Os influenciadores hoje pautam temas e ocupam mais espaço que qualquer movimento estudantil.

Nem só de viúvos da ditadura, neoliberais ideológicos e de velhos moralistas conservadores é construída a base de apoio a Bolsonaro. E é preciso estar atento a isso. Há, por exemplo, uma expressiva parcela de jovens que foi cooptada para as trincheiras do presidente. São os gamers, youtubers e hackers, gente que domina as redes sociais e a comunicação dos novos tempos. E que não são necessariamente bolsonaristas-raiz.

A aproximação de Bolsonaro com esse grupo, aliás, não é estratégia local. Trump fez igualzinho nos Estados Unidos. O livro Engenheiros do Caos conta com detalhes o movimento pensado por Steve Bannon em direção a essas comunidades digitais, que findaram por comprar a ideia de que Trump estava ao seu lado, na batalha contra o establishment político e midiático.

Por aqui, a farsa também colou. Mas não é que Bolsonaro tenha ganhado a competição. Simplesmente, estava jogando sozinho. A esquerda teve dificuldade de se colocar diante desse novo jeito de fazer política e de flertar com novos atores. De certa maneira, menospreza sua importância.

Esses dias, Guilherme Boulos, pré-candidato à Prefeitura de São Paulo, deu um passinho para fora da bolha. Participou de um podcast apresentado por dois youtubers oriundos de canais dedicados a jogos e de público majoritariamente de direita. Os comentários respeitosos e até receptivos dos anfitriões e também dos espectadores indicam que é necessário, sim, ampliar o debate.
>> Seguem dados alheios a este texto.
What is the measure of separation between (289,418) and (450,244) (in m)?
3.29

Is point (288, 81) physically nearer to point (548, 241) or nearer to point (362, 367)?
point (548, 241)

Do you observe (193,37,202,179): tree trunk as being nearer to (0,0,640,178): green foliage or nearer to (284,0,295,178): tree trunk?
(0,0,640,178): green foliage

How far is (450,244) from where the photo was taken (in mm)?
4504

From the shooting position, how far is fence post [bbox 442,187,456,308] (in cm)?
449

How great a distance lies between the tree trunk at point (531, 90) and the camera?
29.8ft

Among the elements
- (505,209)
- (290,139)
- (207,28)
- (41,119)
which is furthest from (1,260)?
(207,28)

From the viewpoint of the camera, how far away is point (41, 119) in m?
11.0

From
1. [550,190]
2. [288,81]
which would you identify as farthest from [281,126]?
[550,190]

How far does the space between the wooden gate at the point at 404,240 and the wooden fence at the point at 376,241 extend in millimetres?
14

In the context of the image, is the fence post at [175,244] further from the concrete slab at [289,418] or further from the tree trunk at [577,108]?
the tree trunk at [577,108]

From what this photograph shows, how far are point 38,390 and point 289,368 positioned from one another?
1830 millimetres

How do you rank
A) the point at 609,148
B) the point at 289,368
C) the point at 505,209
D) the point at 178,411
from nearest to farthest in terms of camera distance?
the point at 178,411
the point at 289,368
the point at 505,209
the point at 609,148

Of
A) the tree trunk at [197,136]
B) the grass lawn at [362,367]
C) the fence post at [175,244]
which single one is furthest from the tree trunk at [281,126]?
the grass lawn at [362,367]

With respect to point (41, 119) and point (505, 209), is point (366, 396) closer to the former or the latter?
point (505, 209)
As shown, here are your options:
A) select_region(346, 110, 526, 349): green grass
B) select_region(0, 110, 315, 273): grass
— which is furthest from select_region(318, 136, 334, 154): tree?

Não vai dar para contar só com os iguais, eles são poucos. E se as lideranças políticas tradicionais afastaram-se do povo, que hoje tem novas feições, não se pode desprezar o poder dos que conseguem alcançar plateias diversas. Num país tão desigual, estruturado em tantas injustiças e equívocos, a esquerda não deve construir mais muros e castelos.

Uma pesquisa da Ideia Big Data mostrou, no ano passado, que 47% dos brasileiros entre 18 e 24 anos consomem informação sobre política nas redes. Os influenciadores hoje pautam temas e ocupam mais espaço que qualquer movimento estudantil.

O dirigente e o intelectual perderam protagonismo, não são mais os únicos a ocuparem os postos de porta-voz. Muitas vezes estão tão distantes da realidade das ruas e das redes que têm dificuldades de interferir nela. Há vários agentes em cena, com amplificadores em punho, e não se deve desdenhar deles, como muitos fazem com Anitta e Felipe Neto. Formação política e visão de mundo distintas não impedem a construção de pontes.

Estamos falando sobre os jovens conectados que hoje marcham com Bolsonaro, mas também serve para os evangélicos, por exemplo. Não há que se demonizar um credo, porque muitas de suas lideranças são péssimas. É preciso recompor o elo com as pessoas, e é mais provável que isso aconteça hackeando as estruturas que fingindo que elas não existem.

Afinal, não há como convencer alguém de que suas ideias são melhores se você sequer está disposto a apresentá-las e a ouvir o que vem do outro.